● **Work instruction**
For the string "United", search the entries below and copy every line where it appears.

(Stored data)
»»
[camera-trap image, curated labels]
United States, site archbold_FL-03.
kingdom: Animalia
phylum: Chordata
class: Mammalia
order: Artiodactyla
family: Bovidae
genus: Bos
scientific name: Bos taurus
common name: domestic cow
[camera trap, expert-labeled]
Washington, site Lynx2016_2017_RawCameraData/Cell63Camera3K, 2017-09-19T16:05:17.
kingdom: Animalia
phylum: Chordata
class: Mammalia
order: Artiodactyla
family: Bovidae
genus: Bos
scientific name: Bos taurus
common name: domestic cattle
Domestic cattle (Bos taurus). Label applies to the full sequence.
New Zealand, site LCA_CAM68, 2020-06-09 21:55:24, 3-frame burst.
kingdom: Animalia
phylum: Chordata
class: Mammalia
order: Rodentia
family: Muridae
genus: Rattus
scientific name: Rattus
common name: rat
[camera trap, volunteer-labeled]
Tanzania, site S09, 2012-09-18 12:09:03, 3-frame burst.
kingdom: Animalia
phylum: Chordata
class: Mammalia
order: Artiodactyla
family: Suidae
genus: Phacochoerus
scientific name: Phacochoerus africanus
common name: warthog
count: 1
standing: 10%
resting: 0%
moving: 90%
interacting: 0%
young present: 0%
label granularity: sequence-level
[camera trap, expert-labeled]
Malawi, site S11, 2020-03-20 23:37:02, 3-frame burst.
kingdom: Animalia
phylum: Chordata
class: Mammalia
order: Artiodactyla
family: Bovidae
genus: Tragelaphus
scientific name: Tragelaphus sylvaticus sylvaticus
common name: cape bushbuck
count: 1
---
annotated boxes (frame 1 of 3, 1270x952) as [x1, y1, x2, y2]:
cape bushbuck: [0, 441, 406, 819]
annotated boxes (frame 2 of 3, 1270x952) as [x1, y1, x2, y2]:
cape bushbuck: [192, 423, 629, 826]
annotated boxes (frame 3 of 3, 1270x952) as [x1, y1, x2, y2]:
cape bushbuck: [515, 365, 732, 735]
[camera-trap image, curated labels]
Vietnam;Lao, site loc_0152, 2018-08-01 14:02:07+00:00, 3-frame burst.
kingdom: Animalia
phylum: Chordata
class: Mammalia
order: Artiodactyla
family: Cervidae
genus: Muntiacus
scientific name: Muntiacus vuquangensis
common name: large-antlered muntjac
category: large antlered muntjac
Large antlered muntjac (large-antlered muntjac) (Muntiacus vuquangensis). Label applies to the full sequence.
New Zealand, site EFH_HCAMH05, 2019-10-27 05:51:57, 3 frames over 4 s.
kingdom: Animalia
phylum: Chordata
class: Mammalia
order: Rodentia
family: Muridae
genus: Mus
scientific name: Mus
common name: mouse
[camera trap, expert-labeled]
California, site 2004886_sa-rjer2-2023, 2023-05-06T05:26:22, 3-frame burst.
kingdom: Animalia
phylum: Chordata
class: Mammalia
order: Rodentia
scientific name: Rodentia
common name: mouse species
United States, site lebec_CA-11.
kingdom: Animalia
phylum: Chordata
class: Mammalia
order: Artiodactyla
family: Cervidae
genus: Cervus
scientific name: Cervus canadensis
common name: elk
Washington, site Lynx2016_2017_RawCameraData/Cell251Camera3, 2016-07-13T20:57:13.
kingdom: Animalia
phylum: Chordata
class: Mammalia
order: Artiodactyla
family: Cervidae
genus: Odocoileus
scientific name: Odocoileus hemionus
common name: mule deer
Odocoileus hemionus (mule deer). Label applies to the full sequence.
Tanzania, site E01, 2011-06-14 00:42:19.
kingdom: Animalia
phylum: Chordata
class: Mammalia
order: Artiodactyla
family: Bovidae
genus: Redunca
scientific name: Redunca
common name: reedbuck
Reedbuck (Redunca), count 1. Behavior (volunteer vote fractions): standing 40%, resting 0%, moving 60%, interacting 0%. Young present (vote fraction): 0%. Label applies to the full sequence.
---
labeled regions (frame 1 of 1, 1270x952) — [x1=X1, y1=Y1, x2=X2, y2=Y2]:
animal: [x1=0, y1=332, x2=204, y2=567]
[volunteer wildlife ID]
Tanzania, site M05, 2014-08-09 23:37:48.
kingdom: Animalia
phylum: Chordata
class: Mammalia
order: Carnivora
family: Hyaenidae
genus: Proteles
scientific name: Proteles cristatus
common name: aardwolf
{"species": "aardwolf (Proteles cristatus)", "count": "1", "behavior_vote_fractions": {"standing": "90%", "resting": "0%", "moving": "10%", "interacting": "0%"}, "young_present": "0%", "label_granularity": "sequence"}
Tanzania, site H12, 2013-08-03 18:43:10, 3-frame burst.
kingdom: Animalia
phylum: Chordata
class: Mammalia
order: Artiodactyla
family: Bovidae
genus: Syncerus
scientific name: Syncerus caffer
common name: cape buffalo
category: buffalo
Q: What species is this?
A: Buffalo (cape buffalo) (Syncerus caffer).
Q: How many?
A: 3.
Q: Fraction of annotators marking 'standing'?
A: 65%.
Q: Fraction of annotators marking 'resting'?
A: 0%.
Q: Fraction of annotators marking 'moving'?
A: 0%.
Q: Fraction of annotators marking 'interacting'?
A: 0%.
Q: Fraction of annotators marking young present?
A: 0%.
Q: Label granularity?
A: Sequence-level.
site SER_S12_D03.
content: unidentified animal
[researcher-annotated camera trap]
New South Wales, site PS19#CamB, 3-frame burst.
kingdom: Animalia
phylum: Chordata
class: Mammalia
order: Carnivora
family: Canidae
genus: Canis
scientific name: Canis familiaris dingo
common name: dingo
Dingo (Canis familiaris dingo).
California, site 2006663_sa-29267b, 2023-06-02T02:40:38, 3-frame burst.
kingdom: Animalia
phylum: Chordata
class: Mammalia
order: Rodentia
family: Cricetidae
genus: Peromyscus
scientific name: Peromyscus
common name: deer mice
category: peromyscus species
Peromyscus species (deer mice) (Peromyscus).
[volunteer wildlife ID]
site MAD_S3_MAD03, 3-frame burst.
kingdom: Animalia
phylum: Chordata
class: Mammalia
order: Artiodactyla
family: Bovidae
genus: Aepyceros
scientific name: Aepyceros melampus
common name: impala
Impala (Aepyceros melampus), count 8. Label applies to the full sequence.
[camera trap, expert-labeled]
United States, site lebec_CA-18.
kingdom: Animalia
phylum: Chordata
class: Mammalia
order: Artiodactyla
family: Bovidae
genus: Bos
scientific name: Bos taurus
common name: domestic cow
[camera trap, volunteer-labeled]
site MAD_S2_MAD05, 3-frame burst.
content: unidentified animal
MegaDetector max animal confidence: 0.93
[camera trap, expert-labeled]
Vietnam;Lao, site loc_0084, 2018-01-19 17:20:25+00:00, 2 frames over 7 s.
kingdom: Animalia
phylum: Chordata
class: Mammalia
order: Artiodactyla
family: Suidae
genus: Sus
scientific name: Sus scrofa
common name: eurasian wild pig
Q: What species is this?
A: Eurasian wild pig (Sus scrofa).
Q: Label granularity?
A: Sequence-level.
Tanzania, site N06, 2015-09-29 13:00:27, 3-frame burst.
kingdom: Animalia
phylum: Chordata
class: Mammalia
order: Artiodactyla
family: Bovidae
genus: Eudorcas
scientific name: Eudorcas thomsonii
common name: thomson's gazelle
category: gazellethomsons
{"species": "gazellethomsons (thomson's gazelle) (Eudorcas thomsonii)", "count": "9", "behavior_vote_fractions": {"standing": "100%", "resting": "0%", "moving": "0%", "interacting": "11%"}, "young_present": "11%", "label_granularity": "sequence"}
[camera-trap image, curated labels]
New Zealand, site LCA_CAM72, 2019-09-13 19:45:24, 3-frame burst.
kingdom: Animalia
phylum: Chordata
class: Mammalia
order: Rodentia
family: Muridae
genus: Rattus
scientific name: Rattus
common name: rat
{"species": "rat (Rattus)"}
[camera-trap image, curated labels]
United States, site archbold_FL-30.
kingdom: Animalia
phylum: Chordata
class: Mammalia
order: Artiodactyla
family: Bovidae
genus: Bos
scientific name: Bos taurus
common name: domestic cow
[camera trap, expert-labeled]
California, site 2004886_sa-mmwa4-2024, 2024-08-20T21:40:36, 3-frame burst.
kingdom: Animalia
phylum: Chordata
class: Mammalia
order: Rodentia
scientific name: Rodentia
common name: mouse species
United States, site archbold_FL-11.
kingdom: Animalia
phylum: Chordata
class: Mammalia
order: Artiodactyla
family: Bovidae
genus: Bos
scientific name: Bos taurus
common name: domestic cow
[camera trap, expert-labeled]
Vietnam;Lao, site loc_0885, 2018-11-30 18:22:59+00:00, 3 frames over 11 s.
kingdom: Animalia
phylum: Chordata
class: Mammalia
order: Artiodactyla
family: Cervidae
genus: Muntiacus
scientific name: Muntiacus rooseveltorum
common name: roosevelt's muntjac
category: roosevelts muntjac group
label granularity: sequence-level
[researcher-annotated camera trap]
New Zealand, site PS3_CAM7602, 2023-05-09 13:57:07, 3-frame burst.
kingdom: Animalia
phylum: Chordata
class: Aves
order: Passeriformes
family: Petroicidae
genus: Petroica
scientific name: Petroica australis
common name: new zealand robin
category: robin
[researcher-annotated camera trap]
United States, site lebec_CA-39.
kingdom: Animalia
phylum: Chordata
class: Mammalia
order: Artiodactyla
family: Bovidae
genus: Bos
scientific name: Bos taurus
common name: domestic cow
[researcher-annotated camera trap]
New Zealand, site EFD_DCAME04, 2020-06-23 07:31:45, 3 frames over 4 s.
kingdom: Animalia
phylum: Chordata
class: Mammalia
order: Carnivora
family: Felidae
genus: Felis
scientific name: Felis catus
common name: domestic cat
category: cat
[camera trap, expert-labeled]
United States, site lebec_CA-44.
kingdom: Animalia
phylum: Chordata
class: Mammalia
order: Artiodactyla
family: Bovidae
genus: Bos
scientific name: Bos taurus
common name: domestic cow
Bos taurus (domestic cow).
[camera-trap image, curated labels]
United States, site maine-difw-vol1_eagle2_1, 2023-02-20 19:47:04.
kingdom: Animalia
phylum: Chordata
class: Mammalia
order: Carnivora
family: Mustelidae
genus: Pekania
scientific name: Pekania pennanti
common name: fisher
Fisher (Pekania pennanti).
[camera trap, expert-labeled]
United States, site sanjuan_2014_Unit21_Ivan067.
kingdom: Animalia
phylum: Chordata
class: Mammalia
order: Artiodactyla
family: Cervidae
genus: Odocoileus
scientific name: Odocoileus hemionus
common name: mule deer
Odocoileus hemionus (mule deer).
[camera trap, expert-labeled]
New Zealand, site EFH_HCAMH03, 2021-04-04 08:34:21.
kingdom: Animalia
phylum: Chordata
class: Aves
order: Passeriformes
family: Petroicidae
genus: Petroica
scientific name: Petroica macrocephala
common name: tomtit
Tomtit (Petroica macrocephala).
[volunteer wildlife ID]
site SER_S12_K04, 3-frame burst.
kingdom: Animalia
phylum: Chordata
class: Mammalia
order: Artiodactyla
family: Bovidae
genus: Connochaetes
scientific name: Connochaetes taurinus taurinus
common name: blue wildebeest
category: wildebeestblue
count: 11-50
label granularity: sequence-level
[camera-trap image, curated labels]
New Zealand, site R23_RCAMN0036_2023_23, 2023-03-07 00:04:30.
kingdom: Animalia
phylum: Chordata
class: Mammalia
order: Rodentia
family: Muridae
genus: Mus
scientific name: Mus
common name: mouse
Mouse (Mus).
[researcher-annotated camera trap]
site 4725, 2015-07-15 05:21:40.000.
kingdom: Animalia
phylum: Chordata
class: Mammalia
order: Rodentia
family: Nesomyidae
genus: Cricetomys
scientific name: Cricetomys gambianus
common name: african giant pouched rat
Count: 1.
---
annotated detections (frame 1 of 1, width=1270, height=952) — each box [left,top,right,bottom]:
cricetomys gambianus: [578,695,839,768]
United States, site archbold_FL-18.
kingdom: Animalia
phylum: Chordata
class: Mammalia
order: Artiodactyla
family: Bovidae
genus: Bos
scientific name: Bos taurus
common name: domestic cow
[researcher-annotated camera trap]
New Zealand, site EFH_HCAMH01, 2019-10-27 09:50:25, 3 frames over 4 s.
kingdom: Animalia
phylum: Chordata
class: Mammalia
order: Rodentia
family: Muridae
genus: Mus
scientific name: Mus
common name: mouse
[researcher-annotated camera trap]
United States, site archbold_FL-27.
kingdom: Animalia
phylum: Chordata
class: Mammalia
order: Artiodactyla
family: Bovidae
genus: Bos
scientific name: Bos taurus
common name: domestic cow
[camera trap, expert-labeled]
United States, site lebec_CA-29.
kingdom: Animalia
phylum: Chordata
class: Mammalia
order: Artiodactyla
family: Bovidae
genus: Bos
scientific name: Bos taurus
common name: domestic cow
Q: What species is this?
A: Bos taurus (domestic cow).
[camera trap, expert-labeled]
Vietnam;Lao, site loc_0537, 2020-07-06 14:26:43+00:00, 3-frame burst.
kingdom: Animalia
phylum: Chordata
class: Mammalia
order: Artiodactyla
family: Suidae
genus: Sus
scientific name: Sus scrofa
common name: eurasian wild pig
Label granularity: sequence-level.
««
● **Response to this task**
United States, site archbold_FL-03.
United States, site lebec_CA-11.
United States, site lebec_CA-18.
United States, site archbold_FL-30.
United States, site archbold_FL-11.
United States, site lebec_CA-39.
United States, site lebec_CA-44.
United States, site maine-difw-vol1_eagle2_1, 2023-02-20 19:47:04.
United States, site sanjuan_2014_Unit21_Ivan067.
United States, site archbold_FL-18.
United States, site archbold_FL-27.
United States, site lebec_CA-29.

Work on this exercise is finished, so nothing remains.